Why Do a Retreat?

To take the step of going on solo retreat, for a month or a week or even a few days, is not something done lightly. It’s a chance to engage, without the many distractions of modern life, with deepening your meditation practice or beginning a new one. A place to take care of basics, like making a fire, cooking a meal, removing a splinter. A time to confront being truly alone, to discover the difference between loneliness and solitude. Most importantly, a retreat is a chance to find space and spaciousness in the immensity of nature, to observe how all things interrelate, and therefore to understand that your motivation is not merely for your own well-being, but an aspiration for the well-being of others: a genuine compassion for all. A solo retreat is a challenge with a reward you might not expect.

Among the many Tibetan Buddhist traditions, the Kagyu lineage is known as the ‘practice’ lineage, emphasizing understanding and realization through meditation and mantra practice rather than scholarship or philosophy. One of the great forefathers in the Kagyu heritage of the Karmapas was the famous yogi and poet Milarepa, who spent most of his life in solitary retreat in the Himalayan mountains and achieved enlightenment in a single lifetime. Yet his aim was not for himself but always to benefit all sentient beings. His example has been followed by countless men and women in the nine hundred years since then.
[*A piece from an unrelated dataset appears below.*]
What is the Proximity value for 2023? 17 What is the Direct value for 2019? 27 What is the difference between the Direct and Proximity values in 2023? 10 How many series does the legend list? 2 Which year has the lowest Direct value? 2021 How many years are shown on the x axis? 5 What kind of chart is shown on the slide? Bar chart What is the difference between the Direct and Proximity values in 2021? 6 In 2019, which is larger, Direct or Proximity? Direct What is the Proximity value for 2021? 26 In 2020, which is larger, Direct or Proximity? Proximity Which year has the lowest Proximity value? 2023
Our retreat cabins are basic but comfortable, with running water, wood, propane and passive solar heat, solar-powered electricity and compost toilets. Each cabin is nestled among piñon and juniper forests, at an altitude of over 8500 feet under the peaks of the Sangre de Christo mountains, with spectacular views of the vast San Luis Valley by day, and at night a multitude of stars in the clear skies above.